Start of Given text

Eknath Prabhakar Ghate is a mathematician specialising in number theory and working at the School of Mathematics, Tata Institute of Fundamental Research, Mumbai, India. He was awarded the Shanti Swarup Bhatnagar Prize for science and technology, the highest science award in India, for the year 2013 in the mathematical sciences category.

Early life and education 
Ghate was schooled at Mayo College, Ajmer and at the International School Manila. He studied at St. Stephen's College, Delhi and obtained his bachelor's degree from the College of Arts & Sciences, University of Pennsylvania in 1991. He earned his Ph.D. from the University of California, Los Angeles, in 1996; his doctoral advisor was Haruzo Hida.

Career 
Ghate is a professor at the Tata Institute of Fundamental Research. In number theory, Ghate is mostly interested in problems connected to automorphic forms, Galois representations, and the special values of L-functions.

End of Given text

• **Task requirements**:
1. In one to three sentences, explain why the Ghate biography treats the Shanti Swarup Bhatnagar Prize as a major honor, and state the year and category of his award.
2. According to the Ghate biography, who was his doctoral advisor?
3. Reproduce the passage of the Ghate biography word for word, starting at "Early life and" and ending at "values of L-functions.".
The records that come next are from a separate source and are unrelated to this text.

Start of Dataset rows

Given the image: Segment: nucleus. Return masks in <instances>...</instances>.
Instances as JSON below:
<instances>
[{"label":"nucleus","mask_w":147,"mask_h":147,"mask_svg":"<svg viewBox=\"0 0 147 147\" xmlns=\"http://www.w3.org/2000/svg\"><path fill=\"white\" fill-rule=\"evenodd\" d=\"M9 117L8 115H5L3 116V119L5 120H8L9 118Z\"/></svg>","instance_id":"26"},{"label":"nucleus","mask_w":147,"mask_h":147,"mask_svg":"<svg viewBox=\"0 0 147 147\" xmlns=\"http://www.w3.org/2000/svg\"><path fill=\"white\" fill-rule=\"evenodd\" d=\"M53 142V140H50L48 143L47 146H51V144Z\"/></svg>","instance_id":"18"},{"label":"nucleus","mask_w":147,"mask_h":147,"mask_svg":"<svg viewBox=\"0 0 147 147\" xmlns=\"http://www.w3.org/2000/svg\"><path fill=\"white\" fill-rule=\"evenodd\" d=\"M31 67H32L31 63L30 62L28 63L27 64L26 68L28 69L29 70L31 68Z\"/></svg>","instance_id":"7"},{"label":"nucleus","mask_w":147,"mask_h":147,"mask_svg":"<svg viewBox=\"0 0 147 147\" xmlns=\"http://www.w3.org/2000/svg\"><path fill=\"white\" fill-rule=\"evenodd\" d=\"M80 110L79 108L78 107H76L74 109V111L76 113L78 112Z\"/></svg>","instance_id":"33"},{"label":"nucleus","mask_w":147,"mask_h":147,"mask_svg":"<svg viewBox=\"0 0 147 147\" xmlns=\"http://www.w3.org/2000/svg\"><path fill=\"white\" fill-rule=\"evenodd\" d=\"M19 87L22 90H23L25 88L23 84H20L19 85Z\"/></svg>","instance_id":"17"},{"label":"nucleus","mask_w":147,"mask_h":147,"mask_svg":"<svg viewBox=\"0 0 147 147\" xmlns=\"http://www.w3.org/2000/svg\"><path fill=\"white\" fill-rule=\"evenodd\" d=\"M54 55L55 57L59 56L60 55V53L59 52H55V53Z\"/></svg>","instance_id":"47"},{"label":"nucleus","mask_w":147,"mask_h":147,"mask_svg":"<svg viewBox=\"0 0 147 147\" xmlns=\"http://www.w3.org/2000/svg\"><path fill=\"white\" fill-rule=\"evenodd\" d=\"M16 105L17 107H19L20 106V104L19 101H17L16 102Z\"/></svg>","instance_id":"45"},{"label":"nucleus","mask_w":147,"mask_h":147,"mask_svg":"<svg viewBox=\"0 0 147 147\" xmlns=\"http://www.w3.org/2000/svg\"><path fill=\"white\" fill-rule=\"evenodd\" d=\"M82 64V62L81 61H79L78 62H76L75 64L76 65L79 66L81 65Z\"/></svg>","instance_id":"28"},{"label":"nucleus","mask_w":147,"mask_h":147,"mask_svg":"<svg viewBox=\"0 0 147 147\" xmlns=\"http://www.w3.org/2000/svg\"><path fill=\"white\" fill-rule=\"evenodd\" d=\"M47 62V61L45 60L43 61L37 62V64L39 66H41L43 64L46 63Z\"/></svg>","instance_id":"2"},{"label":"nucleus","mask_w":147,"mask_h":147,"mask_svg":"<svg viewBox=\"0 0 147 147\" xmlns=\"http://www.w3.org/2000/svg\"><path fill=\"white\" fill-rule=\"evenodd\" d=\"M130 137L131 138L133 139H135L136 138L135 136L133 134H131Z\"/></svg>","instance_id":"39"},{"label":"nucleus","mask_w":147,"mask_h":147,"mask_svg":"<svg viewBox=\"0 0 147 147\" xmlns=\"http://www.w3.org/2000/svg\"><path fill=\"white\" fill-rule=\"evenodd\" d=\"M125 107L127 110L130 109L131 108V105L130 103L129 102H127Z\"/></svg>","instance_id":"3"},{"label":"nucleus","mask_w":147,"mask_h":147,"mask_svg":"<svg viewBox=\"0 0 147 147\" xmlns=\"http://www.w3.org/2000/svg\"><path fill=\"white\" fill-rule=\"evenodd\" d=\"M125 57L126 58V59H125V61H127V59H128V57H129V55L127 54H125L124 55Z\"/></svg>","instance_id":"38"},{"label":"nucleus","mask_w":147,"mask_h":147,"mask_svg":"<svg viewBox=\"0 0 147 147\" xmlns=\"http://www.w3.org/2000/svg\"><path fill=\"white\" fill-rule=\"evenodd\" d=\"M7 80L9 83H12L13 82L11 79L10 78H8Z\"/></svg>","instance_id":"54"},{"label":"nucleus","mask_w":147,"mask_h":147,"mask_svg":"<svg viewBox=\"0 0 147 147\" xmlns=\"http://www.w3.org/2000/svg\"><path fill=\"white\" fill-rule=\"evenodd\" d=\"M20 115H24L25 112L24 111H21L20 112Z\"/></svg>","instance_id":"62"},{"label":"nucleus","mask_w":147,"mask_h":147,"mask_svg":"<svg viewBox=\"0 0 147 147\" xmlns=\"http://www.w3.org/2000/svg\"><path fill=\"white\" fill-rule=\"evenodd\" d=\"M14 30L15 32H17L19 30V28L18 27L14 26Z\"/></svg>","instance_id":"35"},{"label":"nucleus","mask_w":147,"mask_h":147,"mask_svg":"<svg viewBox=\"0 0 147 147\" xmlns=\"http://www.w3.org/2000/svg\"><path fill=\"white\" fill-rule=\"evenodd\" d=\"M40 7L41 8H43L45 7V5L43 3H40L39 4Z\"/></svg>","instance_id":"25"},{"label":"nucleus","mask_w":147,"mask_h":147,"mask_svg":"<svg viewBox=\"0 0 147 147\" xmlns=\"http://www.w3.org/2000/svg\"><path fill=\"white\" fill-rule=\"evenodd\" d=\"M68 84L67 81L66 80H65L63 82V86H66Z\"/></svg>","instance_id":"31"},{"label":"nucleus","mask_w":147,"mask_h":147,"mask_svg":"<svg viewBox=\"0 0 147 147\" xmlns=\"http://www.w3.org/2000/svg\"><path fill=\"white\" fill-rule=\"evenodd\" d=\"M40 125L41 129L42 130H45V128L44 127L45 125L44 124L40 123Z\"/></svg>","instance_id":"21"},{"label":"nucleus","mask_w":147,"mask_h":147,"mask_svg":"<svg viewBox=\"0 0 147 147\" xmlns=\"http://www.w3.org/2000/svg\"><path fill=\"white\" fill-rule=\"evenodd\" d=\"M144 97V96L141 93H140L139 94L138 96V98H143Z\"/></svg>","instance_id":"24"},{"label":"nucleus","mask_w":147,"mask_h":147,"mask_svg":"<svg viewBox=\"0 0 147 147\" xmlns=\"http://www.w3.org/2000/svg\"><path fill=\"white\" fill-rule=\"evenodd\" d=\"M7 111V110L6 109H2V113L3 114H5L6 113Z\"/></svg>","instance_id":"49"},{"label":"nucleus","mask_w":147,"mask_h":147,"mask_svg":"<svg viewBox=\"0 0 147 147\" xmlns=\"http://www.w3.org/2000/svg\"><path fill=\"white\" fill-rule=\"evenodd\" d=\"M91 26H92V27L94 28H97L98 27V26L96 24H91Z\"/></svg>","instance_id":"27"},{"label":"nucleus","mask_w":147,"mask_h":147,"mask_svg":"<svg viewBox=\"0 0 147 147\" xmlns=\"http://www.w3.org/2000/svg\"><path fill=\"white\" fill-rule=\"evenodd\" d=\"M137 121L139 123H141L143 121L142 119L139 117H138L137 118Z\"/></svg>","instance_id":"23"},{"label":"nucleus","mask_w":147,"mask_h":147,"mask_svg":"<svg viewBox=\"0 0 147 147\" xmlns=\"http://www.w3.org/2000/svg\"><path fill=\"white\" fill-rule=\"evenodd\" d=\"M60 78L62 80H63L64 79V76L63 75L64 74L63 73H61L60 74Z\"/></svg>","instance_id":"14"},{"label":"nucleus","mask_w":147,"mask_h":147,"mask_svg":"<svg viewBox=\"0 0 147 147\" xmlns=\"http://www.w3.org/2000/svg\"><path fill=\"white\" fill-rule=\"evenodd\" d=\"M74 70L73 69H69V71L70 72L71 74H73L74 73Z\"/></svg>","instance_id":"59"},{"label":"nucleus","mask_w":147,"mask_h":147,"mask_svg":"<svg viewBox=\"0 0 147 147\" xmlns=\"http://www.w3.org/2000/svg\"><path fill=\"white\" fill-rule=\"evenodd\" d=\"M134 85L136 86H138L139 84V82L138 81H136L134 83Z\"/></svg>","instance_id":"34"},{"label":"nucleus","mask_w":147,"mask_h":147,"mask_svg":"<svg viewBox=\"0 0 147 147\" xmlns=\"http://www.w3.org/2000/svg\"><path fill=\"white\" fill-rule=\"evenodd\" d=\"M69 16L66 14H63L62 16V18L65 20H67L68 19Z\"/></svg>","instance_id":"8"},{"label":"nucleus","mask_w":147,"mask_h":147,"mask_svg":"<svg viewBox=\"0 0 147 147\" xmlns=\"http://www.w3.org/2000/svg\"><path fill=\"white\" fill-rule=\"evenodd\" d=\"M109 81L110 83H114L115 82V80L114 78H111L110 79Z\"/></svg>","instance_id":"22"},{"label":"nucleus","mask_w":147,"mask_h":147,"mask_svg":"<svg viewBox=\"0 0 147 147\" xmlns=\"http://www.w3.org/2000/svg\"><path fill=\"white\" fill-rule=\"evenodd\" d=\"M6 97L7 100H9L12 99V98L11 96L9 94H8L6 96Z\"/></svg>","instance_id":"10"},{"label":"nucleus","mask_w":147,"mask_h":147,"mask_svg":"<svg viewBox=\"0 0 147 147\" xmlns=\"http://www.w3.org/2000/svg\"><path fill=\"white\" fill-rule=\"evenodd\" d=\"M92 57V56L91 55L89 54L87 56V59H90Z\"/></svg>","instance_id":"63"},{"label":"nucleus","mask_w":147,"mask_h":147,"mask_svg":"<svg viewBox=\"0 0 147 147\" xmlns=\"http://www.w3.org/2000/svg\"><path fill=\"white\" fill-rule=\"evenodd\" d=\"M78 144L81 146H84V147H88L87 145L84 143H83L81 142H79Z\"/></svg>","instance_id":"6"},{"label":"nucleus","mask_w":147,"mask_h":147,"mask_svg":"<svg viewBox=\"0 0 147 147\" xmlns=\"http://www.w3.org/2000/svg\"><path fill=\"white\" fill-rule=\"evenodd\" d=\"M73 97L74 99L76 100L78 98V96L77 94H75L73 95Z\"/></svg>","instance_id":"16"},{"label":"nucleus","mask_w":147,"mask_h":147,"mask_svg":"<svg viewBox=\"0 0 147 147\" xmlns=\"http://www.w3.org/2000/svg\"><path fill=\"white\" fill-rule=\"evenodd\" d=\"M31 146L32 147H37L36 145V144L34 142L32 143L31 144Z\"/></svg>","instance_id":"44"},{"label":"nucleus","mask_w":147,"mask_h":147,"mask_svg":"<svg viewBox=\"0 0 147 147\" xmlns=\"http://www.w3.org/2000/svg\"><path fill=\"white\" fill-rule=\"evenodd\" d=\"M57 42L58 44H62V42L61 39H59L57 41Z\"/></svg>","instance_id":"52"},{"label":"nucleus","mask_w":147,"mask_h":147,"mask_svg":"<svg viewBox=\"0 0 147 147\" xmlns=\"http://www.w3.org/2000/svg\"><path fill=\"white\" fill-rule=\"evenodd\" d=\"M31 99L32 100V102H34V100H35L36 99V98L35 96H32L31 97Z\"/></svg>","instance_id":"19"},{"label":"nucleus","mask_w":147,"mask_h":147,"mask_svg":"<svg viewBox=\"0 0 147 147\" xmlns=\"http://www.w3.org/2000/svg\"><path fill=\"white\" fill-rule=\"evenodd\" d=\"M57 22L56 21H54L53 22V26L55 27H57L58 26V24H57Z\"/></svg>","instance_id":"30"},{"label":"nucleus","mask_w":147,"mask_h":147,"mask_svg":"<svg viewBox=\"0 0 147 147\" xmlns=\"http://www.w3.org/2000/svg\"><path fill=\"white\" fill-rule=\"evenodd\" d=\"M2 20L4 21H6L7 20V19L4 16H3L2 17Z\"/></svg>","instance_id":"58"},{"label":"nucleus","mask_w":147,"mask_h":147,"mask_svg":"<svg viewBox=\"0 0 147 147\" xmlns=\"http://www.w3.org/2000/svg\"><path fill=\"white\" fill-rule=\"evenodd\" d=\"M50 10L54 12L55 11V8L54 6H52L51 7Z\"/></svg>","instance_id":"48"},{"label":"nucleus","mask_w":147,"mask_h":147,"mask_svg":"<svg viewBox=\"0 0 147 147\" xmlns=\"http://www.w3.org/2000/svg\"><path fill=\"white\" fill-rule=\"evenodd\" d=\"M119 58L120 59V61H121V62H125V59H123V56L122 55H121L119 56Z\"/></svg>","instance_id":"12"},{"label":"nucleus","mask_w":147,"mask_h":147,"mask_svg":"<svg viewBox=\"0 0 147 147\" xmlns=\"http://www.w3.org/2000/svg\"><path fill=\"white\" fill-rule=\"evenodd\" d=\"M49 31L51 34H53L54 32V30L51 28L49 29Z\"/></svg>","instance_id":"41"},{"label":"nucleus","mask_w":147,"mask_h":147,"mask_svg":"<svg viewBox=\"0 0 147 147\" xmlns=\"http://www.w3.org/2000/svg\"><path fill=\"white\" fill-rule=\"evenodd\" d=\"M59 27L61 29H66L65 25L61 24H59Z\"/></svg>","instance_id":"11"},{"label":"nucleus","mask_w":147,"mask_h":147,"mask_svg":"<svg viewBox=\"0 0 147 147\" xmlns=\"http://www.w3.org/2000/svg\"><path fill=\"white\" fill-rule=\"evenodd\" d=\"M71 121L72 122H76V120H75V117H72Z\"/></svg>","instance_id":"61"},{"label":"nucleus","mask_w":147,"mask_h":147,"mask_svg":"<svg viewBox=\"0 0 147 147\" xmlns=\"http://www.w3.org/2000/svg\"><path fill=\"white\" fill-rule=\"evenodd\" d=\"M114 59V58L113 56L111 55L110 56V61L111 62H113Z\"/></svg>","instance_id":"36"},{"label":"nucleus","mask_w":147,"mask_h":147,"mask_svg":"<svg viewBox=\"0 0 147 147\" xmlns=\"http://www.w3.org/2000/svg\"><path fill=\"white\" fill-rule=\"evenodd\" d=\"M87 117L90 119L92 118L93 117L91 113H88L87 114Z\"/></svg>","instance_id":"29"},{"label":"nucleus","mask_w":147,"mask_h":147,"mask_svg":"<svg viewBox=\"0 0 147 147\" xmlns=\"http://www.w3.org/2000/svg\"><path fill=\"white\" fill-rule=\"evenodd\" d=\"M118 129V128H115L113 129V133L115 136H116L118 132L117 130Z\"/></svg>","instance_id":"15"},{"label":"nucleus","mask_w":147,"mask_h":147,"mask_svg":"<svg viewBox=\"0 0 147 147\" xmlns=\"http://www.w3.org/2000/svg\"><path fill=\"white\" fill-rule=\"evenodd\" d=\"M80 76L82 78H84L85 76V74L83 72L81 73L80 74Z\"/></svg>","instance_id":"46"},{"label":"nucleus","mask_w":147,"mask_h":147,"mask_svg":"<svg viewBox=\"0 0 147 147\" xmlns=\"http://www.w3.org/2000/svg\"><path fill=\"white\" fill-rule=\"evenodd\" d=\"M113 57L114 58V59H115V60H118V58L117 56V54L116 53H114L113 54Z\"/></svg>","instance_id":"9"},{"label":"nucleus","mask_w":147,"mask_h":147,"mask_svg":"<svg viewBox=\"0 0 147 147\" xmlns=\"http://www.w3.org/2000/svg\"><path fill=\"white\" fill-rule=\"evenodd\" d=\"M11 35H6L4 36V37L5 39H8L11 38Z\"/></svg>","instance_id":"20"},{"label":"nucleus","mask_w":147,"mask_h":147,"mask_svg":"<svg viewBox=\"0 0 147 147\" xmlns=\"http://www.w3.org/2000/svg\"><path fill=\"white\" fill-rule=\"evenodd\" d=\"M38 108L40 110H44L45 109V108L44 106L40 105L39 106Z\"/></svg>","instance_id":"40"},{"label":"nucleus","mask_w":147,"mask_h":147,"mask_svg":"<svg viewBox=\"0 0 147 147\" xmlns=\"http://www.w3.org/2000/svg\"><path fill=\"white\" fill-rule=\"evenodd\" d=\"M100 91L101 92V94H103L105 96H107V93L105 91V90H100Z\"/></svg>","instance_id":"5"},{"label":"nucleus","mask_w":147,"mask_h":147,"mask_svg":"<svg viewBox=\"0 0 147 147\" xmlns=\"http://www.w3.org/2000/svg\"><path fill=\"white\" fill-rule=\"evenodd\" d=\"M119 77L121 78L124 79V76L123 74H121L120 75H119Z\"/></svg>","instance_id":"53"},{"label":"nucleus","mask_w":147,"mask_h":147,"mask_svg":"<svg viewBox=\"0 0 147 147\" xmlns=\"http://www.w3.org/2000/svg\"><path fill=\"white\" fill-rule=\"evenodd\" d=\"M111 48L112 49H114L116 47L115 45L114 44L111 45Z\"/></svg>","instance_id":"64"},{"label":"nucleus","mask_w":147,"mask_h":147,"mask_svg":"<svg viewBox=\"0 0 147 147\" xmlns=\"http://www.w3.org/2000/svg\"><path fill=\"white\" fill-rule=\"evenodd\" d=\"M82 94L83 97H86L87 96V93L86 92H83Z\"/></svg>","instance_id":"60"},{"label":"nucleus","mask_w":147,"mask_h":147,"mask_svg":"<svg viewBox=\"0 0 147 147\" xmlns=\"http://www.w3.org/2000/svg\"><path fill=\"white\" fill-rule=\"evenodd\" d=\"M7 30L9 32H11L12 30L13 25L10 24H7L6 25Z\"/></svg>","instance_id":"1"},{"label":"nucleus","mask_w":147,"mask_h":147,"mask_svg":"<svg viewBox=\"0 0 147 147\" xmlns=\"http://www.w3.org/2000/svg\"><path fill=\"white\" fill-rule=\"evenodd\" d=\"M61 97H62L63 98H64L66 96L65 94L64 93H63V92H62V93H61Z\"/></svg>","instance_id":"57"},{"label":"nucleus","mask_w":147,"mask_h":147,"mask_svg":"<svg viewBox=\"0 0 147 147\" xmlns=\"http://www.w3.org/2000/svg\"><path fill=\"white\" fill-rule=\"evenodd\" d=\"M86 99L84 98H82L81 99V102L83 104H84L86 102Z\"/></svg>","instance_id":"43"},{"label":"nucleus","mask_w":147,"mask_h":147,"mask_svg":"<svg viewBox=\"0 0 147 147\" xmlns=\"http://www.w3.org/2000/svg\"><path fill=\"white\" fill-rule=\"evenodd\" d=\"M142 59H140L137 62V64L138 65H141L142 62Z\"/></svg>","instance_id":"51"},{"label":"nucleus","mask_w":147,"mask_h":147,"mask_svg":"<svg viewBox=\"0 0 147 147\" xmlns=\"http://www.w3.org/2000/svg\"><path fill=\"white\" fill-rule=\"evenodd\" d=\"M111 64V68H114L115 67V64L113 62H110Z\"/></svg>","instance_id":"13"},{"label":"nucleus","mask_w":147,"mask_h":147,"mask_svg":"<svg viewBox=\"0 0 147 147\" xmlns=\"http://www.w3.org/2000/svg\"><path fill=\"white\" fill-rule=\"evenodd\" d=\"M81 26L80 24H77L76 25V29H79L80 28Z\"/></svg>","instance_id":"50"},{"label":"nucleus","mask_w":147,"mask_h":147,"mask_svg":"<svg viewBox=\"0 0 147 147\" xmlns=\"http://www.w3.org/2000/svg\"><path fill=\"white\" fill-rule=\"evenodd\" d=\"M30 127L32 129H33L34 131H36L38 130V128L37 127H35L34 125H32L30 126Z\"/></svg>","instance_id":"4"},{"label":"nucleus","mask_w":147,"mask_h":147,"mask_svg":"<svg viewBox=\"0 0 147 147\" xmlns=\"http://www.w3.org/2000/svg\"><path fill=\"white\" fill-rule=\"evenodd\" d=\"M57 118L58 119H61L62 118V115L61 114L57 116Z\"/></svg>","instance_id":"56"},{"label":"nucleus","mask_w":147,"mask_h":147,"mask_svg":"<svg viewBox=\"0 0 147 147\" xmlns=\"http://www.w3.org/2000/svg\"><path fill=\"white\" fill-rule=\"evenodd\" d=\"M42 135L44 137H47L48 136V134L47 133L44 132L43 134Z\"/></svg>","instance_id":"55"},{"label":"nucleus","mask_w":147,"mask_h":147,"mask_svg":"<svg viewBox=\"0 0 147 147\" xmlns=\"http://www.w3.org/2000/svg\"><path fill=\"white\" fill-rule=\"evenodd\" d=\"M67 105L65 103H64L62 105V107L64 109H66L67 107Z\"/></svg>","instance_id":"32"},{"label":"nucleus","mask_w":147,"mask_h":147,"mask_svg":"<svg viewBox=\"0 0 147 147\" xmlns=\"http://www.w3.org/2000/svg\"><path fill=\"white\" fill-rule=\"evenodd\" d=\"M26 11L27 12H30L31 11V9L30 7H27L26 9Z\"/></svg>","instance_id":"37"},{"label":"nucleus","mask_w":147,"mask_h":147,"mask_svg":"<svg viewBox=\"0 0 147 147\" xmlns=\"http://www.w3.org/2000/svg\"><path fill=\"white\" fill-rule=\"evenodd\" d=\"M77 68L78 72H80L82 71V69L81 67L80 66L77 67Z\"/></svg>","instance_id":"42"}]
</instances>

End of Dataset rows

• **Answers for the exercise**:
1. The prize is the highest science award in India. Ghate received it for the year 2013 in the mathematical sciences category.

2. Haruzo Hida.

3.
Early life and education 
Ghate was schooled at Mayo College, Ajmer and at the International School Manila. He studied at St. Stephen's College, Delhi and obtained his bachelor's degree from the College of Arts & Sciences, University of Pennsylvania in 1991. He earned his Ph.D. from the University of California, Los Angeles, in 1996; his doctoral advisor was Haruzo Hida.

Career 
Ghate is a professor at the Tata Institute of Fundamental Research. In number theory, Ghate is mostly interested in problems connected to automorphic forms, Galois representations, and the special values of L-functions.